A system designed to test federated learning (FL) with audio data where clients are highly imbalanced. Models are trained on the FSD50K dataset, with clients based on the 'uploader' metadata. This can result in come clients with thousands of audio clips, with many more with only a single clip. The main features of the code provided here are:
- Script performing segmentation of FSD50K dataset into 101x96 mel-spectrograms as specified in the original FSD50K paper.
- Reformatting of metadata to include uploader info and number of created segments per original clip.

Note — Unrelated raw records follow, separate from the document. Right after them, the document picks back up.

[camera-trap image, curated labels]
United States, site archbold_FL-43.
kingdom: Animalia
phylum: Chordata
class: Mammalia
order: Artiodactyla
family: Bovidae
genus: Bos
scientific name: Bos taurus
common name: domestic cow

- PyTorch Dataset objects for the FSD50K mel-spectrogram data.
- Functions to train models using FL.
- Script utilising
ray[tune]to perform a grid search of FL parameters.
- Python 3.6 or later
- Python modules:
Tested using Python 3.6.12 on Ubuntu 20.10. From a fresh virtual environment on a CUDA-enabled Linux system, the following installation order should work:
conda create --name flfsd50k python=3.6
conda activate flfsd50k
conda install pytorch torchvision torchaudio cudatoolkit=11.1 -c pytorch -c conda-forge
conda install pandas
conda install -c anaconda scipy
conda install -c conda-forge scikit-learn
conda install -c conda-forge pytorch-lightning
conda install -c anaconda seaborn
pip install ray
conda install -c conda-forge libsndfile
The resulting environment has been frozen into requirements.txt. Check the file for a full detail on versions and dependencies.

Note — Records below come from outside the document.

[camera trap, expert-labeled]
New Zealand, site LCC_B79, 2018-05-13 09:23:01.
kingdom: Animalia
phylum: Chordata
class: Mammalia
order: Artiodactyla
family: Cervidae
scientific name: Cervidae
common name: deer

This repository requires the installation of the FSD50K dataset. The dataset should be downloaded following the official layout. Given a root <FSD50K_PATH>, (e.g. ./datasets/fsd50k), the following steps should achieve that:
# mkdir and cd to e.g. ./datasets/fsd50k
# download, merge, uncompress and cleanup dev data
wget https://zenodo.org/record/4060432/files/FSD50K.dev_audio.z01?download=1
wget https://zenodo.org/record/4060432/files/FSD50K.dev_audio.z02?download=1
wget https://zenodo.org/record/4060432/files/FSD50K.dev_audio.z03?download=1
wget https://zenodo.org/record/4060432/files/FSD50K.dev_audio.z04?download=1
wget https://zenodo.org/record/4060432/files/FSD50K.dev_audio.z05?download=1
wget https://zenodo.org/record/4060432/files/FSD50K.dev_audio.zip?download=1
for i in ./*download=1; do mv -v $i "${i/?download=1/}"; done
zip -s 0 FSD50K.dev_audio.zip --out unsplit.zip
unzip unsplit.zip # this will uncompress the data into a folder with wav files
rm FSD50K.dev_audio.z*
rm unsplit.zip
# download, merge and uncompress eval data
wget https://zenodo.org/record/4060432/files/FSD50K.eval_audio.z01?download=1
wget https://zenodo.org/record/4060432/files/FSD50K.eval_audio.zip?download=1
for i in ./*download=1; do mv -v $i "${i/?download=1/}"; done
zip -s 0 FSD50K.eval_audio.zip --out unsplit.zip
unzip unsplit.zip # this will uncompress the data into a folder with wav files
rm FSD50K.eval_audio.z*
rm unsplit.zip
# download and uncompress smaller files
wget https://zenodo.org/record/4060432/files/FSD50K.doc.zip?download=1
wget https://zenodo.org/record/4060432/files/FSD50K.ground_truth.zip?download=1
wget https://zenodo.org/record/4060432/files/FSD50K.metadata.zip?download=1
for i in ./*download=1; do mv -v $i "${i/?download=1/}"; done
for i in FSD50K.*.zip; do unzip $i; done # this will uncompress the zip files into folders
for i in FSD50K.*.zip; do rm $i; done
# At this point we should be left with the filestructure as in https://zenodo.org/record/4060432
To recreate the results reported in M. C. Green & M. D. Plumbley (2021), Federated Learning With Highly Imbalanced Audio Data, submitted for publication, follow these steps (make sure all dependencies and the dataset are installed):
git clone https://github.com/marc1701/fsd_fed.git
cd fsd_fed
# Convert raw audio files into mel spectrograms. This may need a few hours and about
# 450GB of your disk
python fsd_create_mels.py -p <FSD50K_PATH>
# Perform a grid search on the FL setup as per paper
python raytune_script.py -p <FSD50K_PATH> -o <DATA_OUTPUT>
This is a custom PyTorch dataset object designed to load FSD50K data,
preprocessed into mel-spectrogram patches representing one-second clips.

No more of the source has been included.